If $K \gg 1$, products are favored at equilibrium. If $K \ll 1$, reactants are favored. If $K$ is near $1$, neither side is strongly favored. That tells you about the equilibrium position, not the reaction speed.

What The Equilibrium Constant Formula Includes

Three rules do most of the work:

• Put products on top and reactants on the bottom.
• Turn coefficients in the balanced equation into exponents.
• Leave out pure solids and pure liquids in standard introductory equilibrium expressions.

That last rule matters. If a reaction includes a pure solid, changing how much of that solid is present does not make it appear in the usual $K$ expression.

When To Use $K_c$ Vs. $K_p$

Use $K_c$ when equilibrium values are written as concentrations, usually in $\mathrm{mol/L}$. Use $K_p$ when the equilibrium values are given as partial pressures of gases.

If a problem mixes both forms, first check what information you are actually given. Do not convert unless the problem requires it.

How $K_c$ And $K_p$ Are Related

For gas-phase equilibria in the usual introductory form,

$$K_p = K_c(RT)^{\Delta n}$$

where

$$\Delta n = \text{moles of gaseous products} - \text{moles of gaseous reactants}$$

Only gaseous species count in $\Delta n$. If $\Delta n = 0$, then $K_p = K_c$. If $\Delta n \neq 0$, they are generally different.

This relation is useful only when the equilibrium expression is built from gases. It is also temperature-dependent, because the value of the equilibrium constant itself depends on temperature.

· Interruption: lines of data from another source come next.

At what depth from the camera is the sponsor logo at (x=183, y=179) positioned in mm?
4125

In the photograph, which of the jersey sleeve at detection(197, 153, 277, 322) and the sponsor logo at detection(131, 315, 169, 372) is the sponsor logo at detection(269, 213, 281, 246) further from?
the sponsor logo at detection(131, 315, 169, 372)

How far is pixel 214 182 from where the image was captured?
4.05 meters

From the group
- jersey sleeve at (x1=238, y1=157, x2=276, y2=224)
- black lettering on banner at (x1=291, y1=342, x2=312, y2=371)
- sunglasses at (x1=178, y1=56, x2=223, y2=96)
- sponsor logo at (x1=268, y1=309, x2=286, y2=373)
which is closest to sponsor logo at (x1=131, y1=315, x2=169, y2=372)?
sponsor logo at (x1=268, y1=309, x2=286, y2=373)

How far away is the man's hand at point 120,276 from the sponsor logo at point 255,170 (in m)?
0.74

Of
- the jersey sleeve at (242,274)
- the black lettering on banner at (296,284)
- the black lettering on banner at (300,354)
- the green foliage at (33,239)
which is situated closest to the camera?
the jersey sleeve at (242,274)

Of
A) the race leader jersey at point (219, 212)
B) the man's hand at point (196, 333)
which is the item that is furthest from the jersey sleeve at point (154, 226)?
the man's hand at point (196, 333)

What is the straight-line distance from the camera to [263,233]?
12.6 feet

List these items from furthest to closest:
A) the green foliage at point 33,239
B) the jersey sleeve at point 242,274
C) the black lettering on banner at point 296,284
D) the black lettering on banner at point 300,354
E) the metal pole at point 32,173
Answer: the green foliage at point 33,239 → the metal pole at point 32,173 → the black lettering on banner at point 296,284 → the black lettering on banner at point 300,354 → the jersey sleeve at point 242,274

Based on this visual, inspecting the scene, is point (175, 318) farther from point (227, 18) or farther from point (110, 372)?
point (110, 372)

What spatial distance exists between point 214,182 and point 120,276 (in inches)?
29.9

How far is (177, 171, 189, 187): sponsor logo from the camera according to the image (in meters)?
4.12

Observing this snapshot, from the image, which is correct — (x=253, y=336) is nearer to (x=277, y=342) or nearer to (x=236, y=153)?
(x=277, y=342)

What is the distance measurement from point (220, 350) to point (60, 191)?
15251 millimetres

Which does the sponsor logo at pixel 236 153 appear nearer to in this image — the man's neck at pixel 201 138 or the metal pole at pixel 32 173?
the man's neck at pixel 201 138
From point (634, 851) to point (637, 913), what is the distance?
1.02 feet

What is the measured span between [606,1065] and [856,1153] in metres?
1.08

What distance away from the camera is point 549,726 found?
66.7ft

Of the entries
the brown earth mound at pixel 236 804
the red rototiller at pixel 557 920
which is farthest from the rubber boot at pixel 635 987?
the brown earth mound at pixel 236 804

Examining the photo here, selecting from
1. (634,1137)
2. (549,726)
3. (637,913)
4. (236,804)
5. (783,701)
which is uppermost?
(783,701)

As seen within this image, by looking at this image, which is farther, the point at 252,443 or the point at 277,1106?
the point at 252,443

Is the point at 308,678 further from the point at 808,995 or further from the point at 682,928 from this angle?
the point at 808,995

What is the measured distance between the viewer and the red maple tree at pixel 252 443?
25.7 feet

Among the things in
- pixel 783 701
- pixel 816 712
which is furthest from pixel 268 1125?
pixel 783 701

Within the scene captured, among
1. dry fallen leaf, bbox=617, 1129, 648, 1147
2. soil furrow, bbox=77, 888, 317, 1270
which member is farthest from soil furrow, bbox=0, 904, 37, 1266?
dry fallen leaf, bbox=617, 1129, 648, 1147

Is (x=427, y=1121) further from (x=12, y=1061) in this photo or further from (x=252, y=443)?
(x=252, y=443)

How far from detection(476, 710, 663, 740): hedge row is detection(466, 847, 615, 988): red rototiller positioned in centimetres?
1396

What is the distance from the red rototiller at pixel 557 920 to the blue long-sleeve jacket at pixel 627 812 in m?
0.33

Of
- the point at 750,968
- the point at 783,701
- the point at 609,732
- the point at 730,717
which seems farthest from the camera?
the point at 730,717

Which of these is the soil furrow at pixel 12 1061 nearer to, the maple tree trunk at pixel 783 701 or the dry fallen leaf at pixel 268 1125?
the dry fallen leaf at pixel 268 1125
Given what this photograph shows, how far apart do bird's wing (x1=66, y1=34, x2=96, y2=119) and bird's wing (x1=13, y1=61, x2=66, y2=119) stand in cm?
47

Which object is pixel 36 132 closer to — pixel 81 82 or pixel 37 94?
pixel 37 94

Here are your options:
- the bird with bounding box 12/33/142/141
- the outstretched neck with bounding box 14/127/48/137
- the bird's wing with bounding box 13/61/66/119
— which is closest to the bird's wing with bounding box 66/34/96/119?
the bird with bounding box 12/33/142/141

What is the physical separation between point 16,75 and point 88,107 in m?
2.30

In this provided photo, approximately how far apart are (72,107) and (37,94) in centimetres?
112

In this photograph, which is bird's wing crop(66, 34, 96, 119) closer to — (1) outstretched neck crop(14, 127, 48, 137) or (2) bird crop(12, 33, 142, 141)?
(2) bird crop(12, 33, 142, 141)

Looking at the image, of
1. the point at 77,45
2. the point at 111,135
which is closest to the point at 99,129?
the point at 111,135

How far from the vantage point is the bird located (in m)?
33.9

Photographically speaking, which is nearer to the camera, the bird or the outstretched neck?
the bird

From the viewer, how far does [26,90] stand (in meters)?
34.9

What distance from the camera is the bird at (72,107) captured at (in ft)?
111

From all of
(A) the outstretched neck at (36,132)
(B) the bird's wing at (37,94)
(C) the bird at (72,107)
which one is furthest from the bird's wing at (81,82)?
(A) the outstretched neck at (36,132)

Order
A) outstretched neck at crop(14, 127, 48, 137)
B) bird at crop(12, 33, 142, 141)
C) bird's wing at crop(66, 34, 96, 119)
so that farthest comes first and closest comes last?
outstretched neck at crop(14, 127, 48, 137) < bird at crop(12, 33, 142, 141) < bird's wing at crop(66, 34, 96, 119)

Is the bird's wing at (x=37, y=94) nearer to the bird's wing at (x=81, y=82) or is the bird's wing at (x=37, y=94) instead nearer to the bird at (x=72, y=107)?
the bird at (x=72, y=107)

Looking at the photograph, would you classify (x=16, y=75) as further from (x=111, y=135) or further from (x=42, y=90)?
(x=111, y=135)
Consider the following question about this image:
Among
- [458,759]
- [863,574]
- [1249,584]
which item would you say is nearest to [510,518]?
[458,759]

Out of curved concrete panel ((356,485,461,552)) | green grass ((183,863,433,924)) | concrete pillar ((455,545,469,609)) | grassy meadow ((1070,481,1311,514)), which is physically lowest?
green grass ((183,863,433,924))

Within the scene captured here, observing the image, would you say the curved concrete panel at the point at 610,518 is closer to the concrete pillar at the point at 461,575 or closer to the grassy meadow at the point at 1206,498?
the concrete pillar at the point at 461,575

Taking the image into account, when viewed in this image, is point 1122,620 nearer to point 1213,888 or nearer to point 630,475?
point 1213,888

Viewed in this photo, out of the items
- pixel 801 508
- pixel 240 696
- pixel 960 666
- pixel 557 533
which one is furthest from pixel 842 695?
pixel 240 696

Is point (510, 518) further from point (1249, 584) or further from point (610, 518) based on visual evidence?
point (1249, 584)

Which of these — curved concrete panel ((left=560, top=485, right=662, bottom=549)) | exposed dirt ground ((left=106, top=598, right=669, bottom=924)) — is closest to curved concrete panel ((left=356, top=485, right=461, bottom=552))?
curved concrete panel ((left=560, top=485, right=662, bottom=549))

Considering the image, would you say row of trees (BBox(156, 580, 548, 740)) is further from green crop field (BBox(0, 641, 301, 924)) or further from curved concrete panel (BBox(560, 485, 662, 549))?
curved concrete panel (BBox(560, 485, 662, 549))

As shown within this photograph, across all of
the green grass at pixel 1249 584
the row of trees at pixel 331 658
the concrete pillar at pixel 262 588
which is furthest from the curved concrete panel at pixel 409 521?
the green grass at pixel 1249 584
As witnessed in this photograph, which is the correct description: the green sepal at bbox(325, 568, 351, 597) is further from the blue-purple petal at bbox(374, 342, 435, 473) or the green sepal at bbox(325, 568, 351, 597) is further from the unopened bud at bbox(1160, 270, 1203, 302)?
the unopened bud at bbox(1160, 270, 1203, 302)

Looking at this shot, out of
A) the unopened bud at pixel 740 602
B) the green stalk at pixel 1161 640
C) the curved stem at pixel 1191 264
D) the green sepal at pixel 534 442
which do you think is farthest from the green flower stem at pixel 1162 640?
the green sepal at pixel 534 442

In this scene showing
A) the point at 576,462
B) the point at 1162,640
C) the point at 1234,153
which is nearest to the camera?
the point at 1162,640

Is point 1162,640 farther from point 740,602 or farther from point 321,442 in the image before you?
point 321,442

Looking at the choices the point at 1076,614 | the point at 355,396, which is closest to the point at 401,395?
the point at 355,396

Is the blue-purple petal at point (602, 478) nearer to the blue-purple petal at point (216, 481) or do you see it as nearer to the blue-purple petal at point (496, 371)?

Worked Example: How To Calculate $K_c$

Consider

$$\mathrm{N_2O_4(g)} \rightleftharpoons 2\mathrm{NO_2(g)}$$

Suppose the equilibrium concentrations are

$$[\mathrm{N_2O_4}] = 0.20 \, \mathrm{M}, \qquad [\mathrm{NO_2}] = 0.40 \, \mathrm{M}$$

Write the expression first:

$$K_c = \frac{[\mathrm{NO_2}]^2}{[\mathrm{N_2O_4}]}$$

Now substitute the equilibrium values:

$$K_c = \frac{(0.40)^2}{0.20} = \frac{0.16}{0.20} = 0.80$$

So for this temperature, the equilibrium is not strongly product-favored or reactant-favored. It leans slightly toward reactants because $K_c < 1$, but it is still of order $1$, not extremely small.

This same reaction also shows why $K_c$ and $K_p$ are not always equal. Here, $\Delta n = 2 - 1 = 1$, so in the usual gas-equilibrium form

$$K_p = K_c(RT)$$

If the problem gave equilibrium partial pressures instead of concentrations, you would calculate $K_p$ with the same exponents and the same product-over-reactant structure.

Common Mistakes With Equilibrium Constant Problems

• Using initial concentrations instead of equilibrium concentrations. The equilibrium constant expression uses equilibrium values.
• Forgetting exponents. In this example, the coefficient $2$ in front of $\mathrm{NO_2}$ becomes the exponent $2$.
• Including pure solids or pure liquids in the expression. In standard introductory chemistry, they are omitted.
• Assuming a large $K$ means a fast reaction. Equilibrium constants describe position at equilibrium, not how quickly equilibrium is reached.

Where The Equilibrium Constant Is Used

This idea appears anywhere reversible reactions matter: gas equilibria, acid-base chemistry, solubility, and industrial reaction design. It is especially useful when you want to compare product-favored and reactant-favored systems, or when you want to compare the reaction quotient $Q$ with $K$ to predict which way a system will move.

Try A Similar Equilibrium Constant Problem

Write the equilibrium expression for

$$\mathrm{H_2(g)} + \mathrm{I_2(g)} \rightleftharpoons 2\mathrm{HI(g)}$$

Then check $\Delta n$. Because the number of gaseous moles is the same on both sides, this is a good case for testing the shortcut $K_p = K_c$.